Quick aside, San Francisco is the only team with a defense having more cumulative expected points added on defense than offense. It’s no wonder 49ers’ DC DeMeco Ryans has to juggle his schedule for head-coaching interviews this cycle. And while having an elite defense may well be the reason they win it all, complementary support from the offense would also be nice.
At first glance, there’s no reason to panic about Brock Purdy’s first playoff start. He eclipsed 300 yards, had multiple passing scores, and even found the paint as a rusher. But two of his touchdowns came on check-downs behind the line of scrimmage. Purdy contributed just eight yards to Deebo Samuel’s 74-yard scamper to the end zone.
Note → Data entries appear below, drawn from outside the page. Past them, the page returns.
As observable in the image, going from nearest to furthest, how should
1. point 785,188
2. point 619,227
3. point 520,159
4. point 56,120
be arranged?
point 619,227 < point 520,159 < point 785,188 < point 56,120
There’s no hate in pointing out that the 49ers’ personnel and coaching can cover up Purdy’s mistakes. But if they get into pure-passing situations, there may be an issue.
Yep, I get that this is a one-game sample. I also recognize Purdy only threw the ball seven times on third down. However, the Seahawks blitzed once and got pressure on a separate attempt. So, he had a clean pocket on a majority of those throws. And yet, he had the second-lowest completion percentage over expected of the remaining quarterbacks. Plus, he threw short of the sticks on two of the converted third downs.
Tom Brady may be washed, but he was more accurate than Purdy in the same situation on Monday night (+1.8% CPOE). But his 46.7% third-down conversion rate is marginally better than Purdy’s (42.9%). The 49ers closed out the regular season third in EPA per play after Purdy took over. But Dallas’ rushing defense (5th in run defense DVOA for the Wild Card round) may force SF into pure passing situations, putting the game on Purdy’s shoulders.